According to one (somewhat dated) study by MyVoucherCodes, one in five women have dumped a man over his web or gaming habits. How do you know if it’s really worth your time and trouble to keep arguing over how many hours he spends online?
Hey Claire, My man of 19 months has retreated into Second Life (virtual fantasy world online). He spends all night there and sleeps all day. Previously he has had some serious sexual and emotional connections with women he ‘hangs out’ with there. I tell him it hurts to hear he is spending his time this way and not calling or talking to me. Am I overreacting? – Delaney
Wow, I just had a major flashback.
Back in my corporate days, I actually hired this guy (or you know, one like him). It was a short-term super-geeky position – handling some 3D animation work – and he was incredibly smart, proficient, and quite creative. He was also single, attractive, and had a wicked-funny sense of humor. I remember thinking it was a bit odd that he wasn’t dating at the time – a guy with so many obvious charms.
It only took about three weeks to discover the problem. He stayed up all night playing World of Warcraft, and couldn’t get to work on time. We were in a high corporate environment, where the CEO valued 7 am start times, and this guy was consistently unable to show up before 11 am or noon. Sure, he might stay late, but the rest of the team was already halfway through the workday by the time he showed up bleary-eyed and barely able to function. And his desire to brag about his WoW accomplishments made it pretty clear what his priorities were.
He may have made it a few weeks more before we had to let him go. I’m not even sure he noticed – he probably had enough of a paycheck to buy another few months’ worth of Ramen noodles to eat in front of his computer screen; presumably he had a roommate taking care of the rent…
Here’s the bottom line: if a video game or other online habit is regularly pushing you out of his top 3 priorities, he’s not worth a serious investment of your emotional energy.
Can a guy hold a job, maintain his health, have a great dating life AND play video games 10 hours a day? Not likely. He might fool you (or his boss, or even himself) for a little while, but if his habit is serious, the truth will become plain.

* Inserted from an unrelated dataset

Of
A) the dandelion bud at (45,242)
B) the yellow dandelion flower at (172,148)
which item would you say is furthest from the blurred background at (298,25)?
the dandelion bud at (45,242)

Delaney – I’m sorry to be the bearer of bad news, but it sounds like your boyfriend is in love with his screen, and if I were you, I’d be dating other guys. I’m betting you’re not looking to take on a rescue project or a charity case, and it sounds like that’s what you would be doing if you stick with him. If you tie yourself to a sandbag like that it will only drag you down.
And get ready for a potential emotional hit, because it’s possible he may not even notice if you stop returning his messages (assuming he sends any) or calling him. Don’t let that add more heartbreak. Just turn forward and move on toward your awesome life.